Evenly distribute output grad into all matching inputs for min/max/median #43519

zasdfgbnm · 2020-08-24T21:36:54Z

[bc-breaking note]. Previously, in case there were multiple max/min/median elements with the same value, gradient propagated only to the first element with this value, now gradient is evenly distributed between all the elements. This results in a minimum subnorm gradient.
cc: @ngimel @mruberry

…dian

tools/autograd/derivatives.yaml

ngimel · 2020-08-24T21:53:34Z

tools/autograd/templates/Functions.cpp

-  return grad_input;
+Tensor evenly_dispatch_backward(Tensor grad, const Tensor & input, const Tensor & value) {
+  auto mask = (input == value);
+  auto count = mask.sum(input.scalar_type());


For tensors with >2^24 elements that all happen to be max/min/median, this is going to be inaccurate, so maybe better leave in int64 or double, depending on which is faster?

It is a scalar, so I don't think it makes any difference on int64 vs fp64. Let's just use the default (int64).

albanD · 2020-08-24T21:57:42Z

tools/autograd/templates/Functions.cpp

+Tensor evenly_dispatch_backward(Tensor grad, const Tensor & input, const Tensor & value) {
+  auto mask = (input == value);
+  auto count = mask.sum(input.scalar_type());
+  return at::zeros_like(input).masked_fill_(mask, grad / count);


I wonder if it would be faster to do mask.to(input.scalar_type()) * (grad / count) here?
Also it might be worth it to special case when count=1 where we would be able to do something more efficient than masked_fill_().

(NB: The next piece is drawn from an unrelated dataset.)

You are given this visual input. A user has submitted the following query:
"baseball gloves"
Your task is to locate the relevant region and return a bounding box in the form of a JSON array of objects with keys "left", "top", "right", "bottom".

Good point, not even mask.to because TensorIterator would take care of it, and on cuda type promotion will be implicit. grad/count has to be converted to input.scalar_type for this to work though.

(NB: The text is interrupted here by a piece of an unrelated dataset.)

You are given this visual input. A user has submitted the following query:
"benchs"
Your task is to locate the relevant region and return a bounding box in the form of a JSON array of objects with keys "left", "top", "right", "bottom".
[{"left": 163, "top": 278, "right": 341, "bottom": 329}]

Whether to choose * vs masked_fill depend on CPU vs CUDA:

import torch for device in ['cpu', 'cuda']: t = torch.torch.randint(100, (1024, 1024, 64), device=device, dtype=torch.float) s = t.sum() m = t.max() mask = (t == m) go = t.new_tensor(1.) torch.cuda.synchronize() print(device) %timeit mask * (go / s); torch.cuda.synchronize() if device == 'cuda' else None %timeit torch.zeros_like(t).masked_fill_(mask, go / s); torch.cuda.synchronize() if device == 'cuda' else None

cpu 44.5 ms ± 199 µs per loop (mean ± std. dev. of 7 runs, 10 loops each) 25.2 ms ± 130 µs per loop (mean ± std. dev. of 7 runs, 10 loops each) cuda 848 µs ± 16.6 µs per loop (mean ± std. dev. of 7 runs, 1000 loops each) 1.08 ms ± 19.3 µs per loop (mean ± std. dev. of 7 runs, 1000 loops each)

so there should be some logic

if (cuda) { * } else { masked_fill }

and I don't think it should have a separate case for s == 1, because the only difference is grad / count vs grad, and grad is a scalar tensor. scalar_tensor.item() is not faster than scalar_tensor / another_scalar_tensor.

zasdfgbnm · 2020-08-24T23:02:14Z

Should be ready now. See my replies to reviews.

facebook-github-bot

@ngimel has imported this pull request. If you are a Facebook employee, you can view this diff on Phabricator.

facebook-github-bot · 2020-08-26T02:14:30Z

@ngimel merged this pull request in 348e78b.

michaelklachko · 2020-10-30T18:58:33Z

@zasdfgbnm @albanD is this also the case for kthvalue op?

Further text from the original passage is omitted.